Bulletin of the Global Volcanism Network, vol. 13, no. 4 (April 1988)
Managing Editor: Lindsay McClelland.

Tupungatito (Chile-Argentina) Fatal 29 November debris flow not related to volcanism

Please cite this report as:

Global Volcanism Program, 1988. Report on Tupungatito (Chile-Argentina) (McClelland, L., ed.). Bulletin of the Global Volcanism Network, 13:4. Smithsonian Institution. https://doi.org/10.5479/si.GVP.BGVN198804-357010



Tupungatito

Chile-Argentina

33.425°S, 69.797°W; summit elev. 5660 m

All times are local (unless otherwise noted)


The event started as a rockfall of ~3-4 x 106 m3 of lower Cretaceous sedimentary rocks and gypsum on the eastern slope of the Estero (stream) del Parraguirre, 20 km NW of Tupungatito and separated from it by at least four high ridges of Mesozoic rocks (figure 1). The rockfall mass developed into a mudflow after reaching the bottom of the stream valley and moved into the Río Colorado, causing casualties and destroying roads, bridges, camps, and the Los Maitenes hydroelectric power plant. Geologists noted that the rockfall appeared to have been triggered by a combination of geologic and hydrologic factors: steep walls, highly fractured rocks, water influx, and the presence of gypsum and other salts.
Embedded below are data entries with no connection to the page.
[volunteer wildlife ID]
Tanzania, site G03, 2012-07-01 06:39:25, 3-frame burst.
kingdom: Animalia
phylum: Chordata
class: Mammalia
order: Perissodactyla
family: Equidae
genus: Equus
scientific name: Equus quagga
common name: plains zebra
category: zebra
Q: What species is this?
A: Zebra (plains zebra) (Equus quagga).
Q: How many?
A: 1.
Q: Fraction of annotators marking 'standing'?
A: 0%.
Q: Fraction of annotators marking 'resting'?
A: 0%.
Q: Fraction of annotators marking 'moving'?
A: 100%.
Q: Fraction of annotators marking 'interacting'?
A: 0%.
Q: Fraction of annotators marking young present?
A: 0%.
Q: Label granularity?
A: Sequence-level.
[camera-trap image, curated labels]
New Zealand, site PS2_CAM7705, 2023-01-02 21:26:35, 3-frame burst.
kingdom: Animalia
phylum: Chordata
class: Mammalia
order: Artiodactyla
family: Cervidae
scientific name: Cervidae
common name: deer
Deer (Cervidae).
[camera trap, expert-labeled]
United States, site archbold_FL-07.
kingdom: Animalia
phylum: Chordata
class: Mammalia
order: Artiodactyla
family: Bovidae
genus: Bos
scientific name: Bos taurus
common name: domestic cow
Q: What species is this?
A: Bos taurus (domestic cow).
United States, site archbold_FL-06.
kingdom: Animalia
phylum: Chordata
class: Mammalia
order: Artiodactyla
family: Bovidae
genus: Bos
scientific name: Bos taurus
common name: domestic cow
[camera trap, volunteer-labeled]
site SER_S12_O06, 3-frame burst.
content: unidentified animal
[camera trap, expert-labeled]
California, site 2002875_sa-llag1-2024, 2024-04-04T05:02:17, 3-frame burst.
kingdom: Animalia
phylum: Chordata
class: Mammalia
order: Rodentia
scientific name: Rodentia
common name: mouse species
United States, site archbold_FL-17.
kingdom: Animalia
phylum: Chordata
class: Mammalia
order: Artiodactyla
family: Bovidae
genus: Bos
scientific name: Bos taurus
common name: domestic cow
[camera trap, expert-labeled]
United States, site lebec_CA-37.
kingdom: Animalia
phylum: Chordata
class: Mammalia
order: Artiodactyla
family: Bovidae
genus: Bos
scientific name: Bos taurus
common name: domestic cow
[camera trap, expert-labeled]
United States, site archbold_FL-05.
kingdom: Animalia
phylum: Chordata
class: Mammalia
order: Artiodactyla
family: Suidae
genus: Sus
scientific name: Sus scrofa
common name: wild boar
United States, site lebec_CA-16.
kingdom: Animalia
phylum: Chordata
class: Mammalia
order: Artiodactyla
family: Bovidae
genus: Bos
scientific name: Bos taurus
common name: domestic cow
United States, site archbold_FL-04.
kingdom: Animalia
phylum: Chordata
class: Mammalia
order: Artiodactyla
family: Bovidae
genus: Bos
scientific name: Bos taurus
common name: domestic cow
see figure caption Figure 1. Sketch map by Hugo Moreno R., Arturo Hauser Y., and Lucio Velasco V., based on ERTS satellite data. The source of the rockfall in the headwaters of the Estero del Parraguirre is indicated by an arrow and its path down that stream and the Río Colorado is shown by a bold line. Positions of ridges between the source of the rockfall and Tupungatito Volcano are marked by heavy dash-dot lines; their approximate elevations are designated.

Geological Summary. Tupungatito volcano, the northernmost historically active volcano of the central Chilean Andes, is located along the Chile-Argentina border about 90 km E of Santiago and immediately SW of the Pleistocene Tupungato volcano. Tupungatito consists of a group of 12 Holocene andesitic and basaltic andesite craters and a pyroclastic cone at the NW end of the 4-km-wide, Pleistocene dacitic Nevado Sin Nombre caldera, which is filled by glaciers at its southern end and is breached to the NW. Lava flows from the northernmost vent have traveled down the NW flank breach. Tupungatito has produced frequent mild explosive eruptions during the 19th and 20th centuries.

Information Contacts: L.Velasco Villegas, Compañía Chilena de Generación Eléctrica, Santiago; A. Yung, SERNAGEOMIN, Santiago; H. Moreno, Univ de Chile.